Autor del comentario
Juan P Calisaya Medrano
Médico Especialista en Emergentología y Cuidados Críticos, La Paz, Bolivia
Aún no se ha definido bien cuáles serán los grupos de respuesta inmediata, aunque el planteamiento es perfecto, porque en otros hospitales de alta complejidad el servicio de Anestesiología y quirófano se hace cargo de la llamada de auxilio de los pisos o pabellones para la asistencia intrahospitalaria.
En cuanto a las asistencias extra hospitalarias, como recomienda la ILCOR, el testigo debe estar preparado para realizar el auxilio inmediato, una vez realizados los 5 ciclos de asistencia 30:2 o 15:2 debe hacer el llamado de auxilio o de forma simultánea.
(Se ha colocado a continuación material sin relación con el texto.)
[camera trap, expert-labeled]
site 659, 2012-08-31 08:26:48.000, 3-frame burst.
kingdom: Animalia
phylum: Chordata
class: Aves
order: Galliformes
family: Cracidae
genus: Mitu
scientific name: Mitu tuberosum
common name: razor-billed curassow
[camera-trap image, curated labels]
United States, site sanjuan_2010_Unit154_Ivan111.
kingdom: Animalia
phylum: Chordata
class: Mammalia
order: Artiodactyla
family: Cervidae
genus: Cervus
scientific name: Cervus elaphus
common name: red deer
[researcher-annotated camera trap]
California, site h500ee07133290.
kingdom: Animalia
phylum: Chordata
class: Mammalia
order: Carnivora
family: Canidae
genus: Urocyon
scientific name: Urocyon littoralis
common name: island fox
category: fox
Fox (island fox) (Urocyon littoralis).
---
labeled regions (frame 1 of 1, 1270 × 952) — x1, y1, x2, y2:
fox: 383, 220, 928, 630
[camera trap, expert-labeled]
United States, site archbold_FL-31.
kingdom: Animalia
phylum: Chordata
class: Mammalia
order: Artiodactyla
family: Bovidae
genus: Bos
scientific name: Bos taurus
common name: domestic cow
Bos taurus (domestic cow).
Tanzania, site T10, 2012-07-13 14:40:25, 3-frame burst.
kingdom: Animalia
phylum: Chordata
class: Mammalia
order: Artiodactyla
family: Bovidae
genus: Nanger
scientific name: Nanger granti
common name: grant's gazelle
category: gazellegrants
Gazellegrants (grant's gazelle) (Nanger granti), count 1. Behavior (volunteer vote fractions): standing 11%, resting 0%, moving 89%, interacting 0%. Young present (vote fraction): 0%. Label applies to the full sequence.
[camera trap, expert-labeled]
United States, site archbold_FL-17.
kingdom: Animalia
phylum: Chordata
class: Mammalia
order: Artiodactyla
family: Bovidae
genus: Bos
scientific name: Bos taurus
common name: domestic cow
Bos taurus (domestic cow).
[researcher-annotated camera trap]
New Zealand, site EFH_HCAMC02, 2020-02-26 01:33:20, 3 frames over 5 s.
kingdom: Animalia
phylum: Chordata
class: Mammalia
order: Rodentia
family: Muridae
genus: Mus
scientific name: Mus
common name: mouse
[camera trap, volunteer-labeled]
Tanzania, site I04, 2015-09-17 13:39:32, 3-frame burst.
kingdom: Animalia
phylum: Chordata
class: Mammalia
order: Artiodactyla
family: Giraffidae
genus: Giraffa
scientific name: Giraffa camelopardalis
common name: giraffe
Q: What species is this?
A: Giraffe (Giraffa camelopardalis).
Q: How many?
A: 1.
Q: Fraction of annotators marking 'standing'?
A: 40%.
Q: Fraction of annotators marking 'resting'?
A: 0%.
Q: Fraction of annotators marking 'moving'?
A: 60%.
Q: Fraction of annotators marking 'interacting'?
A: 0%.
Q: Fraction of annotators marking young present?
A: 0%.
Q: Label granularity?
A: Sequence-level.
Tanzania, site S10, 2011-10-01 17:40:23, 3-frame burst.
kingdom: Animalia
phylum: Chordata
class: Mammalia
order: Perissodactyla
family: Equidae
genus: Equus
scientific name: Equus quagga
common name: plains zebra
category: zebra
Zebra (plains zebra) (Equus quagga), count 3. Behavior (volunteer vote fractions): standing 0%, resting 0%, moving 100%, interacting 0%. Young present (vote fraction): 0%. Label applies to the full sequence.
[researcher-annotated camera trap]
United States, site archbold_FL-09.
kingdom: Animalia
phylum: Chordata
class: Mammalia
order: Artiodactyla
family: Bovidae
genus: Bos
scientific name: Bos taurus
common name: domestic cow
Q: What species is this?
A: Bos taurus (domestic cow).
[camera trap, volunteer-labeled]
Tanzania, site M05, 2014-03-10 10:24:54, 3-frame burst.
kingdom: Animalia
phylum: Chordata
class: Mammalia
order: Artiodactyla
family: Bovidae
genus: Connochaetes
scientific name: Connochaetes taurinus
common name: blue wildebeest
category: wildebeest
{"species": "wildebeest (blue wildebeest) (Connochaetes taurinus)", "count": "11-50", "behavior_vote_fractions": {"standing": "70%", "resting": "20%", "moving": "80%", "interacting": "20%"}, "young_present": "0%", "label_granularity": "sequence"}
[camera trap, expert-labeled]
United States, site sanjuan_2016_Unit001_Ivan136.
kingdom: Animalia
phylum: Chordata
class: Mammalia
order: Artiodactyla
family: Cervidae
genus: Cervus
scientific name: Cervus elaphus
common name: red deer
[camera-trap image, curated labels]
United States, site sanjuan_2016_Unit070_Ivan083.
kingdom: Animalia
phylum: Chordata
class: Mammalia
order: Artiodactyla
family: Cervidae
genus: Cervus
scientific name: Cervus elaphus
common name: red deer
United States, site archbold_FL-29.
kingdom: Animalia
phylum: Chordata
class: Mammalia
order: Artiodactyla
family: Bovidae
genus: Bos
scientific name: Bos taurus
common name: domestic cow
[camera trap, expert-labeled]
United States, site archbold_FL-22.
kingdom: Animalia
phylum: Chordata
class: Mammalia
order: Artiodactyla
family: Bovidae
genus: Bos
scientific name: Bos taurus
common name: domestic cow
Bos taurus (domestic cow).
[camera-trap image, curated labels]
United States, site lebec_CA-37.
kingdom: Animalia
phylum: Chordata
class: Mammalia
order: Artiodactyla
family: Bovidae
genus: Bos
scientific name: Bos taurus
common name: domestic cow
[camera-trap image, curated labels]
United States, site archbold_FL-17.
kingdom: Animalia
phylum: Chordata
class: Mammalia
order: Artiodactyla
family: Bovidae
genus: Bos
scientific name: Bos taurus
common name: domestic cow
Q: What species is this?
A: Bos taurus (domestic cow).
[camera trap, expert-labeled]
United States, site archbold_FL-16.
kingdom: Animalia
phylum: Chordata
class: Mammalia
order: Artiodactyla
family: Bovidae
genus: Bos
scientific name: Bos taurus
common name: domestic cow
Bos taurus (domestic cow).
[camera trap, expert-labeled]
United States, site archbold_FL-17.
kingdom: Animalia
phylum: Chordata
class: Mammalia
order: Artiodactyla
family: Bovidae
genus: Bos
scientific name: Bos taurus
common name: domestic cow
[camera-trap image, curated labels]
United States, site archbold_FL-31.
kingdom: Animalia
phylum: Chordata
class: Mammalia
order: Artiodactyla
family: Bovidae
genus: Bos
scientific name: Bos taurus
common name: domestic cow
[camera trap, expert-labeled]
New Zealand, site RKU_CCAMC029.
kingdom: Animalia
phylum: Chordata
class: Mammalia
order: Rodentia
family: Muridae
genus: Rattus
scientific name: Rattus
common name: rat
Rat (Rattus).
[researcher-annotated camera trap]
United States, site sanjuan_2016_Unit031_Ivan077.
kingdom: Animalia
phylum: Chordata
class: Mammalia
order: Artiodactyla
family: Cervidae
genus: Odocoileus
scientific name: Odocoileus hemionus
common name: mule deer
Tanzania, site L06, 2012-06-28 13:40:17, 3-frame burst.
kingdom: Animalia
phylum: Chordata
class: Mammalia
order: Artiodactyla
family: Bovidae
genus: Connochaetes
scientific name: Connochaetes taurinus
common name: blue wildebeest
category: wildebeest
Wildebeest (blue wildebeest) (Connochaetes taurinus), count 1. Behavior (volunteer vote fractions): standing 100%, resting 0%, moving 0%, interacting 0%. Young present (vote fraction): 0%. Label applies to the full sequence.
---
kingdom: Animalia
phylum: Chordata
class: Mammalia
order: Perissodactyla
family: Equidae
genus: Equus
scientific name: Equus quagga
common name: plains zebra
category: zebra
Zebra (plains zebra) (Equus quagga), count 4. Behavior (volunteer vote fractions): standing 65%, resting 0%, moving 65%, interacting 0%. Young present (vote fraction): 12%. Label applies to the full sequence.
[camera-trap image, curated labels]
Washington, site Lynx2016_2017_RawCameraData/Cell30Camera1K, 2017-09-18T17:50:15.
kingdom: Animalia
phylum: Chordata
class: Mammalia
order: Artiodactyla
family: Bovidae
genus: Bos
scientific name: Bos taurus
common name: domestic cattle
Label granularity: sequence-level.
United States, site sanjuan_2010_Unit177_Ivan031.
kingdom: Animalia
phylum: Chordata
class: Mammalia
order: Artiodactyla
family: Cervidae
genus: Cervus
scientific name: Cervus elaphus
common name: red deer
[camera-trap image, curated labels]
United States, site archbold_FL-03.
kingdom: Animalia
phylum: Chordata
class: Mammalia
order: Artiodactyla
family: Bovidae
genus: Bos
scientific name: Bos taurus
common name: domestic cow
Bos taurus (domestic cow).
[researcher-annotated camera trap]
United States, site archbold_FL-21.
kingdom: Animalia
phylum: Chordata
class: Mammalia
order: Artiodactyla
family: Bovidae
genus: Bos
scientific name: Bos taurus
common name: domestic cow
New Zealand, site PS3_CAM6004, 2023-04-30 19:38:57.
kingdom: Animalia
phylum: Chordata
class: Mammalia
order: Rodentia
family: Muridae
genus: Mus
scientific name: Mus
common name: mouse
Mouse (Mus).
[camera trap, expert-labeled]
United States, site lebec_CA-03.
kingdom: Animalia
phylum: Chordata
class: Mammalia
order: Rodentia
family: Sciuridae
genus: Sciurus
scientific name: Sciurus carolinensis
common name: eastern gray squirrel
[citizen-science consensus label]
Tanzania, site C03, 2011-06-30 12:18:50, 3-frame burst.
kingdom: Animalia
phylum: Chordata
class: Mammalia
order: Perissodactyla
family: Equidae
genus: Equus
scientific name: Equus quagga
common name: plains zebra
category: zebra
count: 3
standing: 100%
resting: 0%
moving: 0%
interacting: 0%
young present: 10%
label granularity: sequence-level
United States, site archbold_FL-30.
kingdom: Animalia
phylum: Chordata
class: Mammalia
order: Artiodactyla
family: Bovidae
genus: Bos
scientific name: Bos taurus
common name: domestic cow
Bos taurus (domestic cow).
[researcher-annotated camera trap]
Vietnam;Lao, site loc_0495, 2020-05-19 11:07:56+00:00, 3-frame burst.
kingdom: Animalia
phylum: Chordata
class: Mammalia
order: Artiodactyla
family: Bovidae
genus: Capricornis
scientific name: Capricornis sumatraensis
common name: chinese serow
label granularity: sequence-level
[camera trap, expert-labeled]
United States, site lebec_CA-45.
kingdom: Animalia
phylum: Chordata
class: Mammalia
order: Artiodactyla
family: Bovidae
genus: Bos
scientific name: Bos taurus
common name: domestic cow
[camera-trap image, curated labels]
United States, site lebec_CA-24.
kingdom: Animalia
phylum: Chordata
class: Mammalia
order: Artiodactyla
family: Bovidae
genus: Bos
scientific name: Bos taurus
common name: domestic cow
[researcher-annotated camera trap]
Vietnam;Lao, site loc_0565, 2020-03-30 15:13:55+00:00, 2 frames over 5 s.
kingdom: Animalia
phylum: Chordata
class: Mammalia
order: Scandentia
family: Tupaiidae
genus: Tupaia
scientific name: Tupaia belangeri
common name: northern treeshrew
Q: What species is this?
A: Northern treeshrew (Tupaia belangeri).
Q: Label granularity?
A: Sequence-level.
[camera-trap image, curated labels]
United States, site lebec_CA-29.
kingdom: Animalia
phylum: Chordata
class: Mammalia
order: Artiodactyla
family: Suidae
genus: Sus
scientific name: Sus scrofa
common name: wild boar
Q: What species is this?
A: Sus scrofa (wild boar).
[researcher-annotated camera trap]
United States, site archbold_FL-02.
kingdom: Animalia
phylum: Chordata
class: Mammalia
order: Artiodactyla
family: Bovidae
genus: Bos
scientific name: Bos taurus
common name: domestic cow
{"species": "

Sobre el uso de Atropina si bien tenemos como recomendación considerar a un Lactante en Bradicardia que estaría cursando un PCR tendremos que optar por el uso de este análogo Parasimpático para prevenir el PCR
inminente. Los coloides y cristaloides aún no han sido bien considerados en el proceso de reanimación, salvo que tuviéramos preparado a un paciente para ECMO, que sería lo más ideal.
Otro aspecto que considero es que, junto a las recomendaciones de la ILCOR, podemos trabajar en mantener en Pediatría la secuencia A-B-C, ya que tenemos un alto porcentaje de decesos por las insuficiencias respiratorias en estos pacientes.
Las dosis de descarga en el DEA pediátrico aún son bien toleradas a 4 J/Kg peso y mantenerlas a ese patrón (como límite 3 en el proceso de RCP).
Todavía no se ha concertado correctamente el uso de los CAPNOMETROS, una gran idea es si el CO2 espirado puede ser medible, entonces, esto debemos usarlo en pacientes que ya recuperaron el estado post reanimación.
La educación a nivel Extra hospitalario e Intrahospitalario en todos los países y por ley es fundamental para aplicar los protocolos de RCP, especialmente, en el grupo de riesgo como son los pacientes Pediátricos.